7.   Operations with metadata

A description is the most popular type of metadata that BigQuery provides and we advise all of our clients to save them against each table to expedite the process of data discovery. Viewing, updating, and deleting this metadata are all free of charge. Excellent for lowering the cost of possessing a data catalog.

For creating SQL data pipelines in BigQuery, we highly recommend using the data build tool (dbt), which has complete support for automatically updating table metadata. An excellent method for automatically documenting data assets.

8.   Using pseudo-column queries

Pseudo columns are supported in some BigQuery tables. For instance, we often witness clients using Firestore’s built-in feature to export data to BigQuery. The process of creating cost-effective SELECT queries is facilitated by the automated assignment of the date as the _TABLE_SUFFIX to date shared tables that receive exported data. You are allowed to browse any bogus column.

9.   Making Meta table queries

The following meta tables can be queried for free:

  • __PARTITIONS_SUMMARY:

Used to extract partition metadata from a partitioned table that was either produced during ingestion or already partitioned.

  • __TABLE_SUMMARY:

This function is used to get metadata from tables and views inside a dataset.

10.  Functions Defined by the User (UDFs)

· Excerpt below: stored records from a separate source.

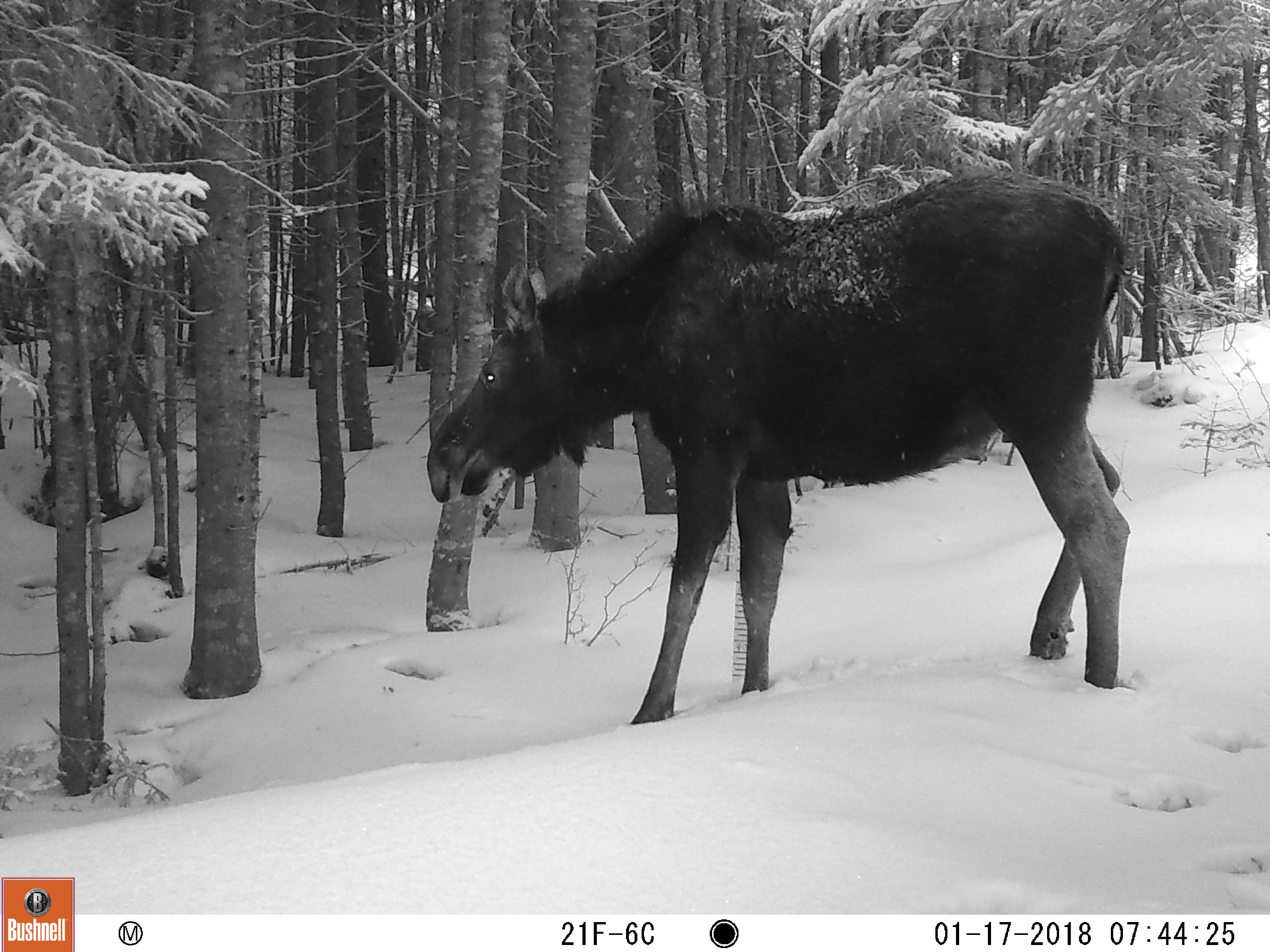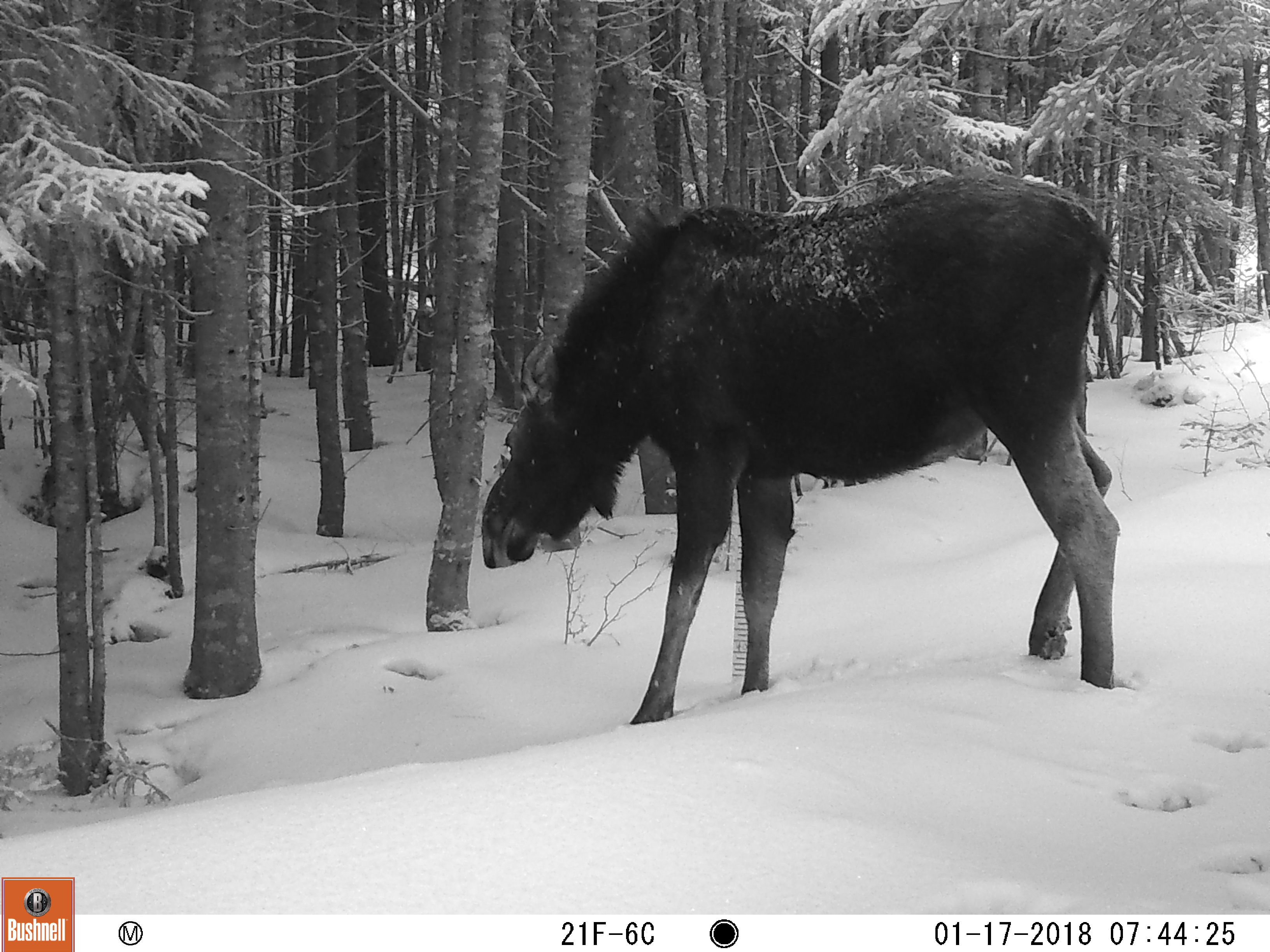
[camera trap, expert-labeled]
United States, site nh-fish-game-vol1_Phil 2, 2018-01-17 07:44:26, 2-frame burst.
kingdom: Animalia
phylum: Chordata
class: Mammalia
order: Artiodactyla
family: Cervidae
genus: Alces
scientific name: Alces alces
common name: moose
Moose (Alces alces).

One of the nicest is perhaps the one we left for last; there is no fee to execute a UDF. Knowing that a UDF can carry out some rather sophisticated processing (as they support Javascript and its related libraries) is a very useful thing.

Conclusion

In conclusion, understanding that BigQuery has them should be quite beneficial in guaranteeing that data analytics solutions are constructed economically.